Rigor's main built-in refinement carriers and the corresponding vocabulary of PHP's checker
PHPStan. A deliberate naming correspondence to lower the learning cost by having different language
checkers express the same predicate with the same name (recap from the glossary's "refinement
carrier").

| Rigor | PHPStan | Meaning |
|---|---|---|
| `non-empty-string` | `non-empty-string` | a non-empty string |
| `numeric-string` | `numeric-string` | a string convertible to a number (`"42"`, etc.) |
| `literal-string` | `literal-string` | a string composed only of source-code literals |
| `non-empty-literal-string` | — | the intersection of the two above |
| `positive-int` | `positive-int` | an integer greater than 0 |
| `negative-int` | `negative-int` | an integer less than 0 |
| `non-zero-int` | `non-zero-int` | an integer that isn't 0 |
| `non-negative-int` | `non-negative-int` | an integer 0 or greater |
| `Integer[1..9]` (`IntegerRange`) | `int<m, n>` | a range-specified integer (e.g. `Integer[1..9]`) |
| `non-empty-array` | `non-empty-array<T>` | an array with one or more elements |
| `non-empty-hash` | — | a hash with one or more keys |
| `lowercase-string` | `lowercase-string` | a string of only ASCII lowercase |
| `uppercase-string` | — | a string of only ASCII uppercase |

### a2-6x. A note: chibirigor's `Tuple` is effectively a `non-empty-array`

The `non-empty-array` (an array with one or more elements) of the table above appears in chibirigor
too, **as a structure** — without adding a new carrier. Little Part 5's `Tuple` (an array that
remembers a type per position) is "non-empty" **determined by shape** as long as it has even one
element. Combined with the element-type read of generics 5a (Seasoned Part 3 "3-6x"), it comes out
like this:

```console
$ printf '[1, 2].first\n[].first\n' | ruby exe/chibirigor annotate /dev/stdin
1: Integer
2: untyped
```

`[1,2].first` is `Integer` (**containing no nil**).
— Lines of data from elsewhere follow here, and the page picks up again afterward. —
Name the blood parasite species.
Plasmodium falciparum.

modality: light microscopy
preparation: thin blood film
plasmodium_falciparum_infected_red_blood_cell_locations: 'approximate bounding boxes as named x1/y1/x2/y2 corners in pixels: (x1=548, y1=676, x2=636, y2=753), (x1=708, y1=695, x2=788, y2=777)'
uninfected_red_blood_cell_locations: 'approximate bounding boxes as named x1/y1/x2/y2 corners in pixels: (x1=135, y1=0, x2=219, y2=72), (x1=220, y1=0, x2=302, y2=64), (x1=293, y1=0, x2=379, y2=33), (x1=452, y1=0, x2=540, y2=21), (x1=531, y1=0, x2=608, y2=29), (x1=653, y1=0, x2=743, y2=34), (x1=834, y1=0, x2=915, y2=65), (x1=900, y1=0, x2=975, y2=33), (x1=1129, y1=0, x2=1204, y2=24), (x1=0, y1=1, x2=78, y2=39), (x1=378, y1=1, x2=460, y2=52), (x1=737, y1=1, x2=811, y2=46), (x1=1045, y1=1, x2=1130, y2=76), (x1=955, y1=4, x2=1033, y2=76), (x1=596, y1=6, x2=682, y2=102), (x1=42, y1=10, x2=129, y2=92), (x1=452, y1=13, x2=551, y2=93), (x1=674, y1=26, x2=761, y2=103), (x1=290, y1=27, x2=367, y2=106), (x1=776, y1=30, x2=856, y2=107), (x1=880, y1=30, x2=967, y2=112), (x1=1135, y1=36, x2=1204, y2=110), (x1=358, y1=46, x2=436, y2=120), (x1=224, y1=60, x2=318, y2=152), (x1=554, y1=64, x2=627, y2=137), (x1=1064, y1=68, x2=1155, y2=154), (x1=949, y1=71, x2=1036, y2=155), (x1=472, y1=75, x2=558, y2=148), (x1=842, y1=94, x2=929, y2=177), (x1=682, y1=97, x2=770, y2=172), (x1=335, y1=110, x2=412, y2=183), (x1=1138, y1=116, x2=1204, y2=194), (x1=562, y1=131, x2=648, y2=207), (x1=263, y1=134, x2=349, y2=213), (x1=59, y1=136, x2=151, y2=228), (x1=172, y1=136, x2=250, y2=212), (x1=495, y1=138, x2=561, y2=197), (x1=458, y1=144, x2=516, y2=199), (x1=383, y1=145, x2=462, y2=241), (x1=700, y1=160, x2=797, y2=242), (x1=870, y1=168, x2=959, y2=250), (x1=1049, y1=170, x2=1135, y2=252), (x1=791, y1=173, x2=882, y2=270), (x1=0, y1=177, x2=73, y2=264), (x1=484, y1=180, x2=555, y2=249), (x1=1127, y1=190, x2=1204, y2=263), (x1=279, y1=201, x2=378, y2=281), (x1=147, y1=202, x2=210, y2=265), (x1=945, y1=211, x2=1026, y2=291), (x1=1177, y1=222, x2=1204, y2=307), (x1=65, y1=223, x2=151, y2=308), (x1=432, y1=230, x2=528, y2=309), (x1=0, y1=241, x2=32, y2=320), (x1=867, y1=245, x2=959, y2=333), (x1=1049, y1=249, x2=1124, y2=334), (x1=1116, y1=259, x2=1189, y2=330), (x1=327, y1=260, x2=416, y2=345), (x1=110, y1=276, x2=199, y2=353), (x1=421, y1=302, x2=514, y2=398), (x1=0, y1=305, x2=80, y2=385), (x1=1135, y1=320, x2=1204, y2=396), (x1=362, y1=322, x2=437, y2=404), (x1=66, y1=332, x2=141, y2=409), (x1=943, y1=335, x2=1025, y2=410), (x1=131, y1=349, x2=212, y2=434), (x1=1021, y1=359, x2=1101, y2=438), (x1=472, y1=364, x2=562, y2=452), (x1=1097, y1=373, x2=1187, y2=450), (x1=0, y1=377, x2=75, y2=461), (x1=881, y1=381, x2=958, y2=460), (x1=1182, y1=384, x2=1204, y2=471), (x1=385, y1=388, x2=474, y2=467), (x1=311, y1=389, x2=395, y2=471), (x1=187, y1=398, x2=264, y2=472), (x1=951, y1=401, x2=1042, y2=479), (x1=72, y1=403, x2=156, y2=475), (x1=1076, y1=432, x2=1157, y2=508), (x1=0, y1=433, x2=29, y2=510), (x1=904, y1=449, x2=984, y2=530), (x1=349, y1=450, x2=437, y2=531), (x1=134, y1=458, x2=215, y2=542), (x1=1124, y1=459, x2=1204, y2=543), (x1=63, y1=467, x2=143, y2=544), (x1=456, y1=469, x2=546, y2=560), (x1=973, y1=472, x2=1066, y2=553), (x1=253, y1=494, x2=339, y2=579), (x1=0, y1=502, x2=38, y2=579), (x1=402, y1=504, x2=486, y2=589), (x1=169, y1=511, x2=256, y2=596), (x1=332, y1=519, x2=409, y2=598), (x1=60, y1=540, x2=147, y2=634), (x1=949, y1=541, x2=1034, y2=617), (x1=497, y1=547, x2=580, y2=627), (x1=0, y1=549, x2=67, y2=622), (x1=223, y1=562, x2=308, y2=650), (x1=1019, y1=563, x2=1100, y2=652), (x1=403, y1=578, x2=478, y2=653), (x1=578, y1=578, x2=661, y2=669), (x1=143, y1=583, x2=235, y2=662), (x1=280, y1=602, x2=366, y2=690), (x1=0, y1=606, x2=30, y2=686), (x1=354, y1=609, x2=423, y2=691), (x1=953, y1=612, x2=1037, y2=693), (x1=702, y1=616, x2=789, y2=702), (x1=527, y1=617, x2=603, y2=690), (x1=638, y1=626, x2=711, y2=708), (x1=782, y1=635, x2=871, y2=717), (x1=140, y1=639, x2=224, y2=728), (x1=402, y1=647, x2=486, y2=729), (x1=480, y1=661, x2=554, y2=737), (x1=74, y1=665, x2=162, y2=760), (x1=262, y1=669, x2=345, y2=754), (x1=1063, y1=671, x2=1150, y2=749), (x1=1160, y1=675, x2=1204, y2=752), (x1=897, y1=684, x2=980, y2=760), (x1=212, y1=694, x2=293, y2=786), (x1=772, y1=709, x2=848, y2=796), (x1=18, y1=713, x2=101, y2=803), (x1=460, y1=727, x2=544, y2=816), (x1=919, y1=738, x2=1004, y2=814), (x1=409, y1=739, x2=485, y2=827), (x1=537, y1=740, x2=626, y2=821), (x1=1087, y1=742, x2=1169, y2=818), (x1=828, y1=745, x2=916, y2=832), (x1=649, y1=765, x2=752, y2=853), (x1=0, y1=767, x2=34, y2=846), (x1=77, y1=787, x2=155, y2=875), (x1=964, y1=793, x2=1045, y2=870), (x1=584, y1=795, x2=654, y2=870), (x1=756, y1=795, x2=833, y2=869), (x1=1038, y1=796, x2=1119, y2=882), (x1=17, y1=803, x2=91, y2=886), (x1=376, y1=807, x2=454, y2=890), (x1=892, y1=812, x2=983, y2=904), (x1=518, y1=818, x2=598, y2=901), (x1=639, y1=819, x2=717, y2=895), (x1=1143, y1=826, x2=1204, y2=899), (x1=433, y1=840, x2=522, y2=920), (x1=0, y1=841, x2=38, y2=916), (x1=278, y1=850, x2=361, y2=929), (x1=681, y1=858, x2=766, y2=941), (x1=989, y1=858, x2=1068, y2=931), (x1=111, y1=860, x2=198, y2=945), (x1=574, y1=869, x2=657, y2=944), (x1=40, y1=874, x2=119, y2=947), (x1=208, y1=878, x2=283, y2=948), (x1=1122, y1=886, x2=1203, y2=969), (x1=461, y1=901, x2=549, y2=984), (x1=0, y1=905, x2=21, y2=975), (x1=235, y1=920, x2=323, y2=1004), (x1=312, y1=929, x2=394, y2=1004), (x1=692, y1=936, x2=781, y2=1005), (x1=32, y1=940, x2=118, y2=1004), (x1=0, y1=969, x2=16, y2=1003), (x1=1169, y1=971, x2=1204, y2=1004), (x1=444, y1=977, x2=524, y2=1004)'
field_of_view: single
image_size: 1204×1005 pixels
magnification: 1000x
Where a general `Array[Elem]#first` would be
`Elem | nil` (because "there might be no element"), chibirigor reads from a `Tuple` (= a shape known
to be non-empty), so it doesn't mix in `nil` — this is **the same effect** as real Rigor's
`non-empty-array` refinement narrowing `first` to `Elem` (non-nil) (the origin differs — see below).
Conversely, an empty array `[]` has unknown elements and unknown non-emptiness, so `first` is
`untyped` (untyped if it can't be filled).

But chibirigor's is **a by-product of `Tuple`, not a dedicated carrier.** Real Rigor *generates* a
`non-empty-array` carrier from a flow fact like `unless arr.empty?`, and *erases* it on reassignment
or escape (the "a fact is born / dies" above). chibirigor's `Tuple` just statically holds
non-emptiness from a literal's shape — the dynamic refinement carriers born from a predicate guard
are handed to the Seasoned volume (Part 6).

---

## Summary

| Pattern | A fact is born | A fact dies |
|---|---|---|
| `&&` / `||` (a2-1) | `&&` stacks sequentially from the left | `||` keeps only the common ones at the merge join |
| regexp capture (a2-2) | `String` to the capture name on the match-success side | `String | nil` on the match-failure side / outside the block |
| escaping block (a2-3) | an immediately-invoked block retains facts | invalidate `captured_local` on escape detection |
| ivar union (a2-4) | the union of all assignments into `object_content` | contains `nil` until a `nil?` guard adds `non-nil` |
| reassignment reset (a2-5) | facts into `local_binding` on guard passage | `x = …` erases all of `x`'s facts |
| refinement carrier (a2-6) | a precise `payload` on predicate-guard passage | back to the coarse type on reassignment / escape |

Every pattern runs on the core of Seasoned Part 6 — "**when in doubt, erase** (fall to the looser
side)," "narrowing only *adds* a fact," "the FactStore is immutable and flow-sensitive." Return to
[Seasoned Part 6](/chibirigor/seasoned/part6-fact-store/) to confirm the main line.